## Brano del documento
========================================
La versione di Emmanuel Babled.
Non trovo le parole per iniziare questo articolo. Qualunque frase, riguardo Emmanuel Babled, finisce sempre per non essere del tutto vera. Dire che l’architettura, in senso lato, è il suo modo di essere nel mondo, forse è la cosa più vera che mi viene da scrivere.
(Molti lo definiscono un visual artist, lui, nella nostra conversazione su Skipe, parlava di se’ come un designer; e a un certo punto, quando siamo stati interrotti dalla telefonata di un cantiere, ho pensato ‘sto parlando con un architetto vero’!).
Mi ha raccontato che lo scorso anno per via della pandemia si è trovato bloccato per molto tempo su un’isola della Tanzania,
(Emmanuel Babled ha usato la parola ‘esiliato’),
così ha pensato: ‘cosa faccio?’ ‘Il mio lavoro’.
Ed ha cominciato a collaborare con gruppo di artigiani locali che costruivano sedie sul bordo di una strada. Non perché fossero in qualche modo meno bravi, ma perché la’ funziona così. Un altro modo di costruire, di lavorare. Non c’è l’elettricità, non ci sono macchinari. Ci sono i chiodi il martello e l’ingegno umano. I legni usati, sono veri e propri rami di alberi che riescono a piegare perché crescono accanto ad un lago e sono ‘ammorbiditi’ dall’umidità’.
(Mi ha detto: questa sedia è un pezzo di natura. Rappresenta un saper fare atavico. Il legno è antitermite)
In Tanzania questa sedia si trova dovunque ed’ è un po’ l’equivalente della nostra, di plastica.
Ma a chiedersi perché Emmanuel Babled abbia deciso di disegnarne la sua versione si spalanca un mondo.
Quando ha dato l’intervista mi sono preparata le mie domande:
– Come sceglie i materiali?
– Perché il legno?
– Perché le sedute da esterno? (Emmanuel Babled fa cose davvero incredibili, compresa una lampada di marmo a campana che si può appendere e con lo spessore di un foglio carta. In tutto questo, quest’anno quando mi è arrivato il comunicato per la design week avevo notato un cambiamento)
– Perché ha deciso di produrre in Africa? (La domanda più sbagliata di tutte).
Risultato:.
(…e dalla prima parola di Emmanuel)
In un immagine: la torre dei tarocchi!
Perché lui sceglie ‘gli artigiani non il materiale. Certo parto da un’idea, ma si disegna sul concreto’.
========================================
## Record riportati
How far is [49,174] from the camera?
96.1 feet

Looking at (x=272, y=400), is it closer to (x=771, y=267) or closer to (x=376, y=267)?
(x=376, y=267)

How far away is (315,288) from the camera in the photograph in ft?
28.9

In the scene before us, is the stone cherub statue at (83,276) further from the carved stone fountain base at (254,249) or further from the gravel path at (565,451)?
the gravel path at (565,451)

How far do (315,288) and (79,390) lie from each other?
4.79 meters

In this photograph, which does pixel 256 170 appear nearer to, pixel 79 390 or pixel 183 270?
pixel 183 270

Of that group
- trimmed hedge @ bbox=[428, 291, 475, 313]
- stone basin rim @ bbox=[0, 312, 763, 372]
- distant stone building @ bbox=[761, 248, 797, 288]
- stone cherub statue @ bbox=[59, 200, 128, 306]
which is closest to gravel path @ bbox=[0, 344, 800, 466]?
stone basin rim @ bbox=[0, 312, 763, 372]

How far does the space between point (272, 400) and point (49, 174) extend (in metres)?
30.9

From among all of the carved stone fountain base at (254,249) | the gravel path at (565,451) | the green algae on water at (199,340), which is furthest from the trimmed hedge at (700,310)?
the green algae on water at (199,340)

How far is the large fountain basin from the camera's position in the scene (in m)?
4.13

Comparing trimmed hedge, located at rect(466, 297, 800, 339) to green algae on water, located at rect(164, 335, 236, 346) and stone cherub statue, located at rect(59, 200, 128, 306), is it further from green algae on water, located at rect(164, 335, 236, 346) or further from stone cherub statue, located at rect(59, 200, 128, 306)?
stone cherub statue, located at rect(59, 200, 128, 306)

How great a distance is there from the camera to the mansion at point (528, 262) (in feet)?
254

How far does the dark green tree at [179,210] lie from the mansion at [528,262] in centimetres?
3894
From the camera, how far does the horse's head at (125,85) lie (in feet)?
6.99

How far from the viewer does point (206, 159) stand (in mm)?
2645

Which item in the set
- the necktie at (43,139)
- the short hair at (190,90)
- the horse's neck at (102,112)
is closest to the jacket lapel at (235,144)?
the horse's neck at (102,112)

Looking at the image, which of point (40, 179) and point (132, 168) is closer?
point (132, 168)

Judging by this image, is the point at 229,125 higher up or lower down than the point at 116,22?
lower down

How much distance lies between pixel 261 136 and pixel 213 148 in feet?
========================================
## Enunciato del problema
Secondo il brano su Emmanuel Babled, dove è rimasto bloccato a lungo lo scorso anno a causa della pandemia?

## Soluzione qui sotto
Su un'isola della Tanzania.